I even found this entire blog post that illustrates (with dastardly depressing colored pencil) exactly what the negative Nancy or cranky-pants in me sounds like! She scoffs at happy positive people! She’s a terrible snotty dejected bitch!
Banish the Bitch in Your Head! Hang up the Phone! End the Connection! Drop the Line! Bad Reception on Purpose!!! Can You Hear Me Now? NO…NO I Can’t!!!
Eckhart’s solution to banishing the bitch? Be present in every moment! And for gawd’s sake…don’t worry or stress or cause drama! Because why? Why? Why? Why? Literally each and every one of us is making ourselves miserable by our emotional and obsessive reaction to things that “are” because we LOVE IT! We love to hate, we love to cry, we love to make other people miserable too!!
And what “We” (the collective We) need to realize is that situations are not negative or positive on their own, WE are negative or positive in our reaction. And the first step is being aware of that damn voice who recites all this shit to you. It’s like a pre-recorded message. I’m sure you’ve heard it before, just spouting off, woe is me stories like it’s her job! Push 1 for self hate, push 2 for hating on others, push 3 for jealousy, push 4 for red hot rage, push 5 for pity party and sob story, push 0 for the operator who goes rogue and off script. And why listen to her again and again? Now that is truly boring and repetitive!
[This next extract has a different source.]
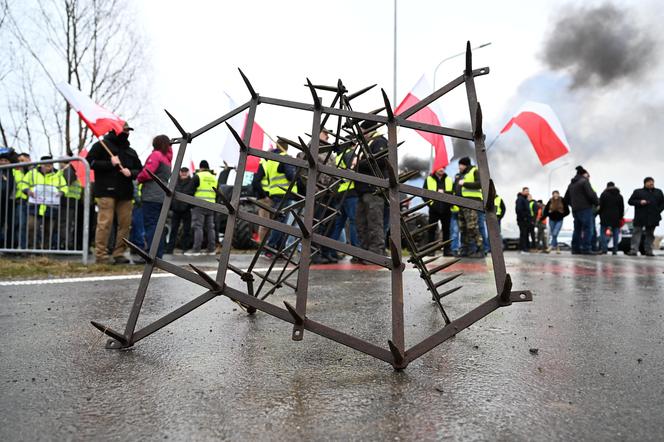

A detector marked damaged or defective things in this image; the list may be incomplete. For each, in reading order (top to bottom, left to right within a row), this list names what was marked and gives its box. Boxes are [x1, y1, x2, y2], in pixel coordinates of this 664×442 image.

rusty metal barricade [0, 157, 91, 264]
So…I’m starting right now…I’m not going to listen to her. She can eat SHIT!!
Do I Deserve the Good Shit? Yes, Yes I Do!!
Or at least I’m going to try. It’s definitely a work in progress and I’m hoping Dr. Phil can help me. We’re gonna tackle some interesting stuff, including my past, my first introduction to panic and anxiety and hopefully through all of this I’ll be able to let go of some of my pain…or maybe all of my pain. Who knows? When you’re positive, the freaking sky is the freaking limit!! There is no worst case scenario. There’s only the best thing that could happen which would be stepping away from panic and anxiety forever. Raise your hand if you want that? That’s right, I’m raising both hands and even my feet cause, good god, get me away from the panic. Let me live a full non-anxious, happy, bitch-free life!
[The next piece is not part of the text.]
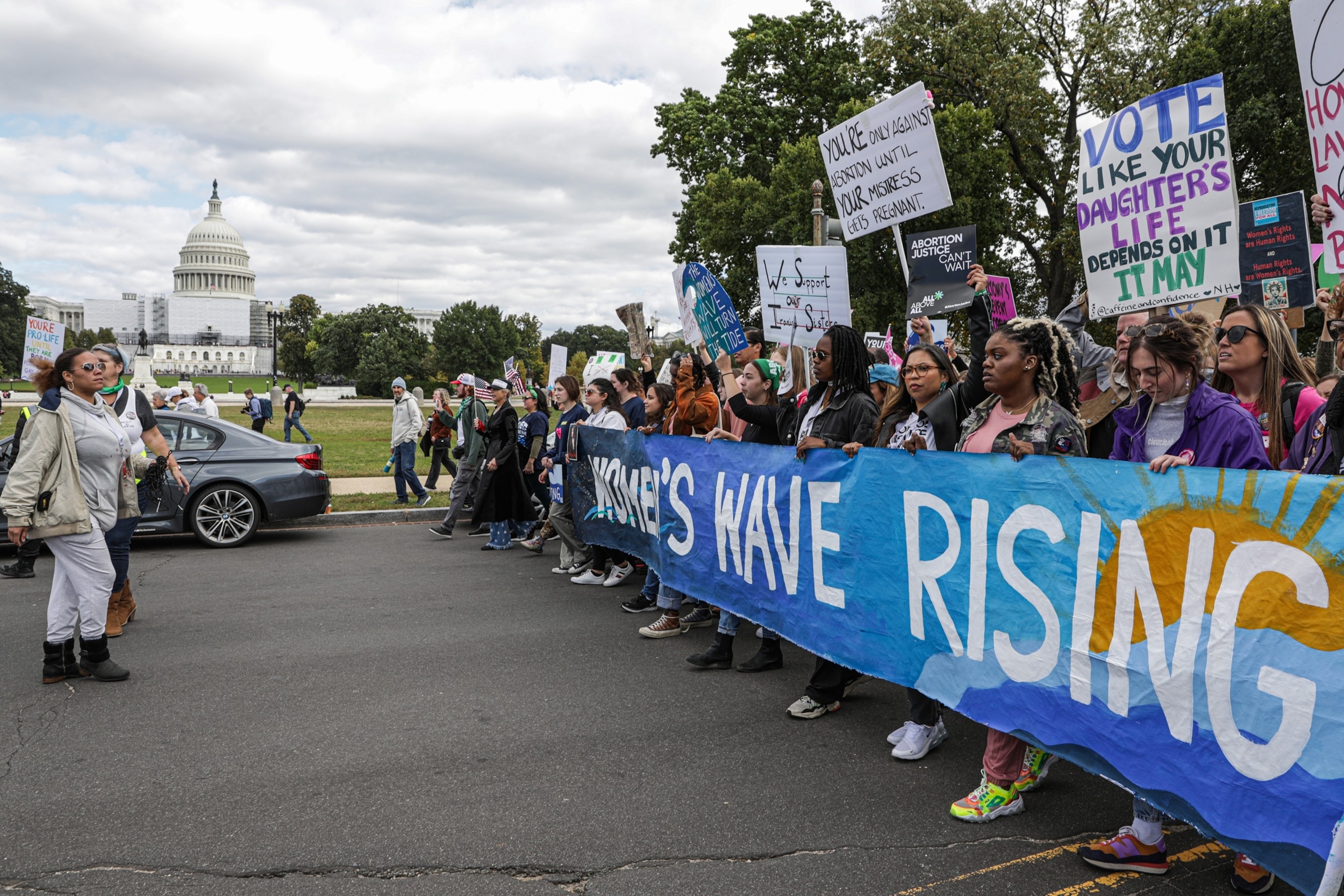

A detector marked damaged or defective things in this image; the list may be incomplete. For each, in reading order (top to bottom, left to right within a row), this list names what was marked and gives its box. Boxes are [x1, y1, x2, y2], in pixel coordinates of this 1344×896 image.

crack in pavement [0, 682, 76, 790]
The Egos Back, Just for a Minute, Then I Give the Hoe the Heave-Ho!
I’ll keep you posted on both my reading and of course my therapy. How can me talking about myself for an hour not be hilarious, in some way? I’m going to try my darndest to make Dr. Phil laugh too during therapy. It’s what I do. I’m pretty damn insightful into me and usually my insights into me are hilarious (thank you ego for that pat on the back). It’s like I’m giving someone else shit, but really it’s just me!! So….stick around my friends. I know you want to witness some serious personal growth. I’m gonna try real hard for ya’ll. Sweet huh!!
Enlightened with Attitude! We’re Bitchy and Sucrose Sweet!!
I’ll end on my newest motto: Banish the Bitch. I’m still not quite into sweet yet though. I’m really bad at it. Would you be terribly bored if I were sweet and nice all the time? I think I’m gonna institute some kind of enlightened with attitude club. Do you wanna join?